Par leur action, les pouvoirs publics doivent effectivement combler le vide laissé par le secteur privé, c'est-à-dire que c'est l'État qui doit emprunter et dépenser tandis que le privé - entreprises et ménages - tente de se reconstruire, de réduire ses endettements, bref de panser ses plaies dues à la digestion des excès du passé. Ainsi, le rétablissement de l'activité économique et le redressement du PIB ne se matérialiseront qu'à une seule condition: que l'État emprunte l'épargne privée et qu'il la dépense! En d'autres termes, les stimuli fiscaux et les déficits budgétaires devront être maintenus pendant des années car c'est à ce prix que le secteur privé aura pu rembourser ses dettes pour certains, repris confiance - et donc investir - pour d'autres.

L'erreur japonaise

Attention, car tout retrait inopportun de ces stimuli induirait aussitôt un retour en force de la déflation et une dégradation supplémentaire de la confiance. Erreur commise par le Japon les ayant à maintes reprises prématurément retirés ou diminués durant la « décennie perdue ». Ce qui a coûté leur place de leader dans leur domaine à bien des fleurons de l'industrie nippone, ayant manqué de confiance pour investir dans de nouveaux produits, comme pour concrétiser des projets proposés par leur département Recherche & Développement. Dans un tel contexte d'incertitude, de chômage, d'austérité, il va de soi que le réflexe naturel du consommateur est de se replier sur lui même, c'est-à-dire d'épargner. Voilà pourquoi l'épargne occidentale atteint aujourd'hui des records, en dépit de taux d'intérêt à leur plus bas historique. Ce qui rend les entreprises encore plus frileuses dans leurs investissements, ce qui tarit d'autant plus les cash flows, ce qui comprime davantage les valorisations: autant de calamités ayant précisément conduit à la crise et qui, mal traitées, ne manqueront dès lors pas de dégénérer en spirale.

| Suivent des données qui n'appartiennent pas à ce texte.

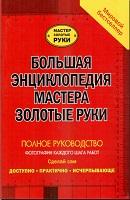 enciklopediya-mastera-zolotye-ruki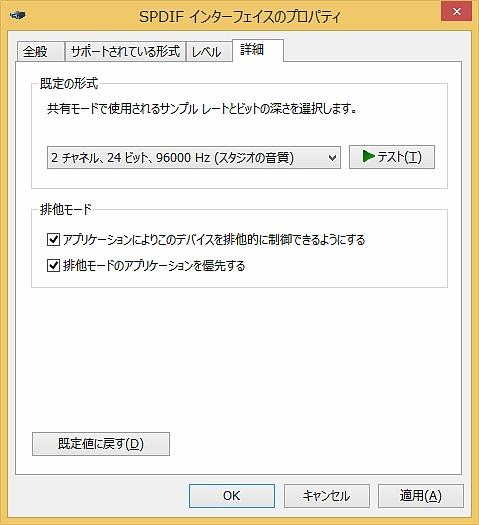 s-dCB_0008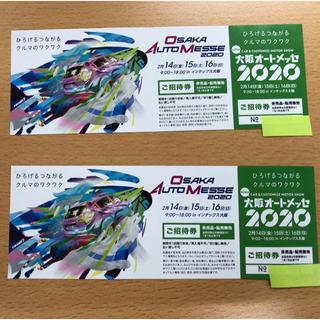 枚数に限りあり!!2020大阪オートメッセ★チケット 2枚(その他)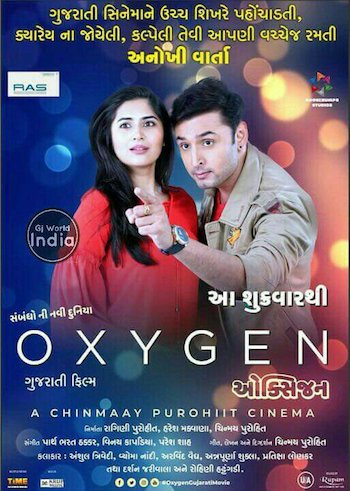 Oxygen 2018 Gujarati Full 300mb Movie Download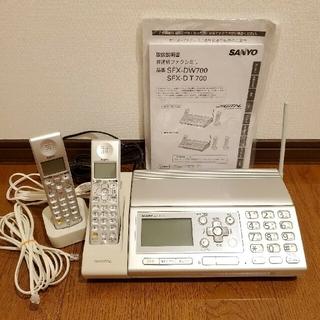サンヨー(SANYO)のSANYO FAX付き電話機 型式SFX-DW700(その他)
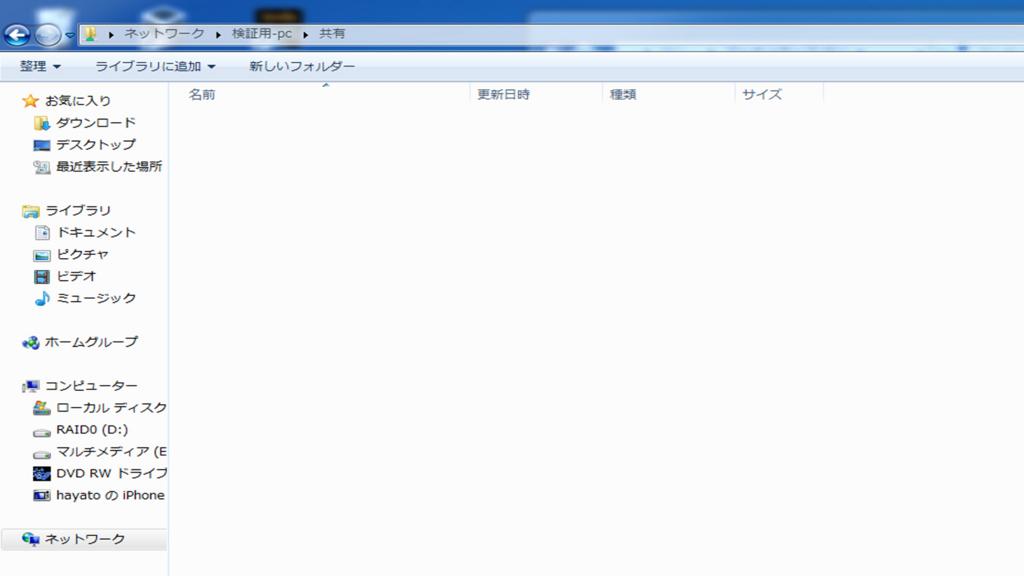 f:id:hayato-ota-rf:20170904071422j:plain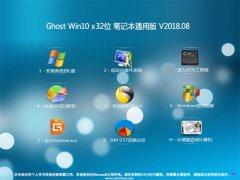 2345系统Ghost Win10 32位 笔记本通用版v201808(激活版)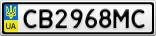 Номерной знак - CB2968MC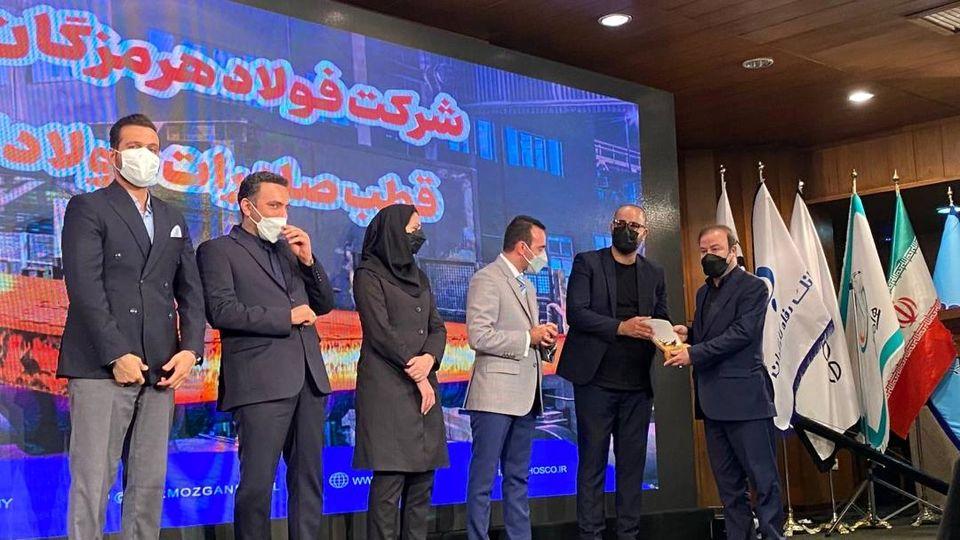تقدیر از  مدیرعامل فولاد هرمزگان به عنوان مدیر ارزش افرین در تحولوتوسعه کسب وکار ایران
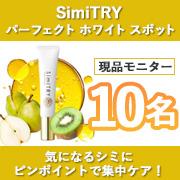 株式会社フォーマルクラインの取り扱い商品「SimiTRY パーフェクト ホワイト スポット」の画像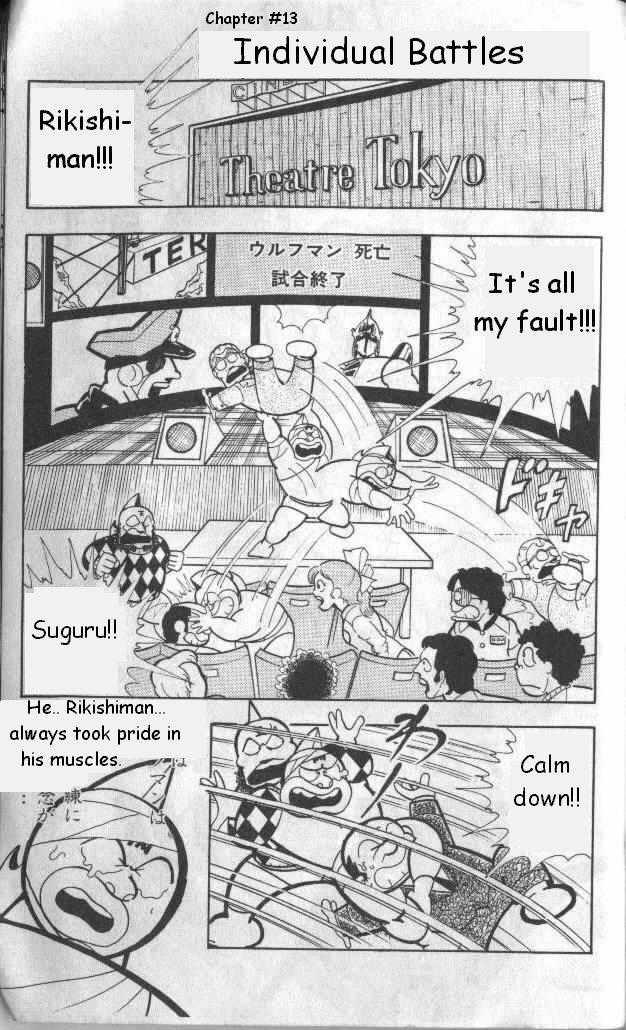 Kinnikuman 13 Page 1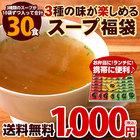 3種の味が楽しめる!お試し携帯スープ 30食 [オニオンスープ わかめスープ 中華スープ] 3種類が10袋ずつ入って合計30食 [ お試し 即席 携帯 簡単 お弁当 ]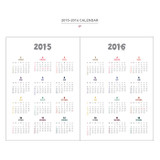 2015-2016 Calendar - 2015 Smiley dated diary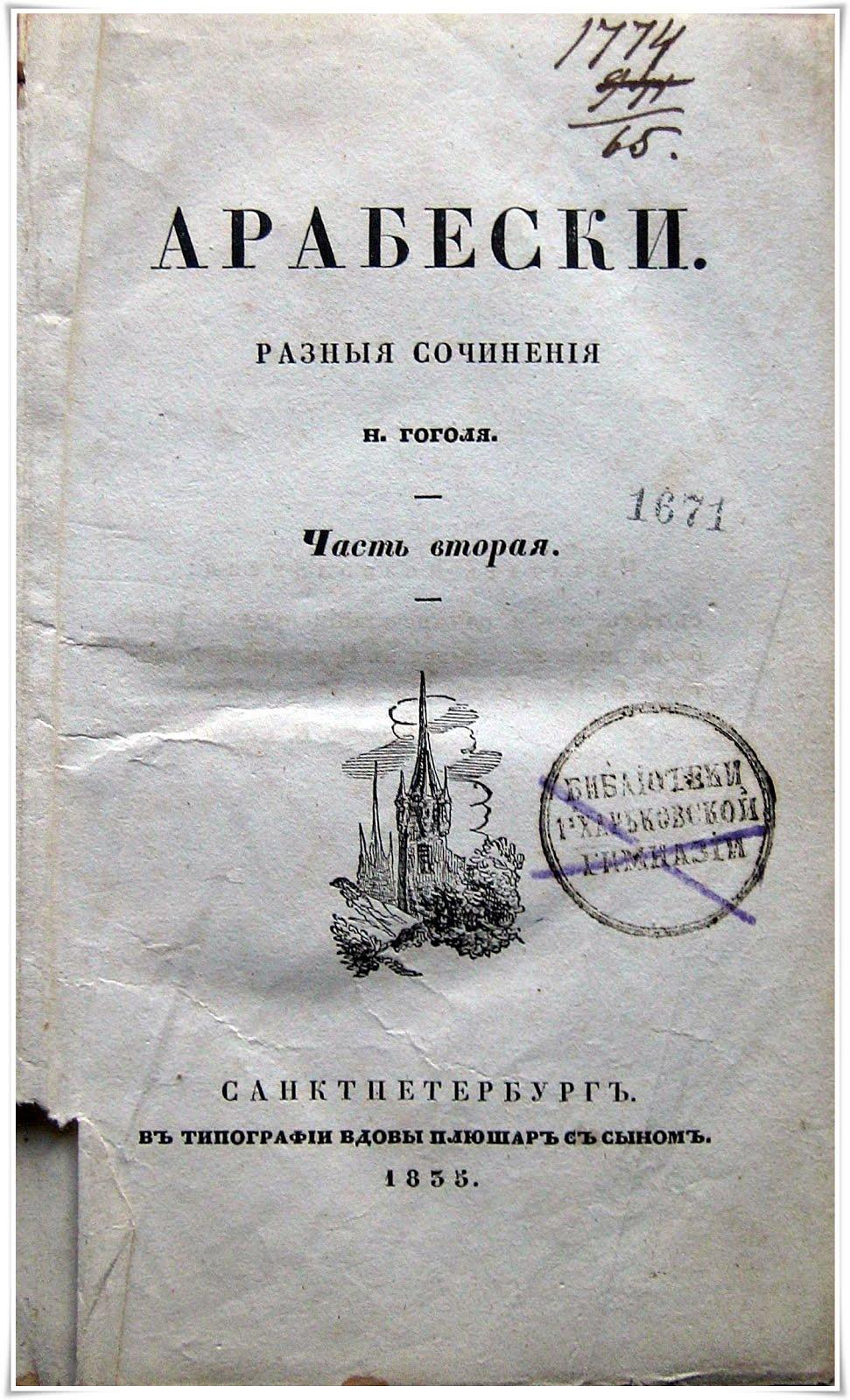 Арабески. Разные сочинения. Ч. 2. –  СПб. : Вдова Плюшар с сыном, 1835. – 276 с.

L'Etat doit casser le cercle vicieux de la baisse de la baisse de la demande

Seul l'État peut donc briser ce cercle vicieux. Voilà pourquoi un État ne doit jamais céder aux sirènes de la consolidation fiscale et budgétaire car ses interventions devront nécessairement se déployer sur la durée afin d'éviter à son économie une rechute qui, dès lors, achèverait le reliquat de confiance. La récession japonaise - censée se terminer après trois ans - n'a-t-elle pas duré près de vingt ans?

Une incompréhension des mécanismes de l'économie de la part des médias, des analystes...

Pourtant, il semblerait bien que nos démocraties soient incapables de vaincre la récession. Cette nécessité impérieuse d'un interventionnisme étatique accru - incontournable pour juguler de telles récessions - provoque effectivement des réactions véhémentes - à la limite de l'hystérie - de la part de la quasi totalité des analystes, des médias et du milieu académique qui  ne comprennent décidément pas les mécanismes, ou qui se calfeutrent derrière leurs préjugés. Et qui expliquent jour après jour à des citoyens crédules que le budget d'un État doit être géré comme celui d'un ménage, c'est-à-dire plus ou moins à l'équilibre.

L'intox du mainstream médiatico-politique

Aldous Huxley n'assurait-il pas (avec raison) que « soixante deux mille quatre cent répétitions font une vérité « ? Dans ces conditions, l'hyper orthodoxie accouche de monstres - le Tea Party, l'aile droite du Parti Républicain aux États-Unis - ou de dirigeants politiques bornés - la Chancelière Merkel - qui ne vivent, qui ne respirent et qui ne parlent qu'à travers la langue primitive de la rigueur. En réalité, après sept ans de crise, après la quasi-liquéfaction de l'euro, en dépit de taux de chômage des jeunes dépassant les 50% dans certains pays européens, il est temps aujourd'hui de se rendre compte d'une évidence.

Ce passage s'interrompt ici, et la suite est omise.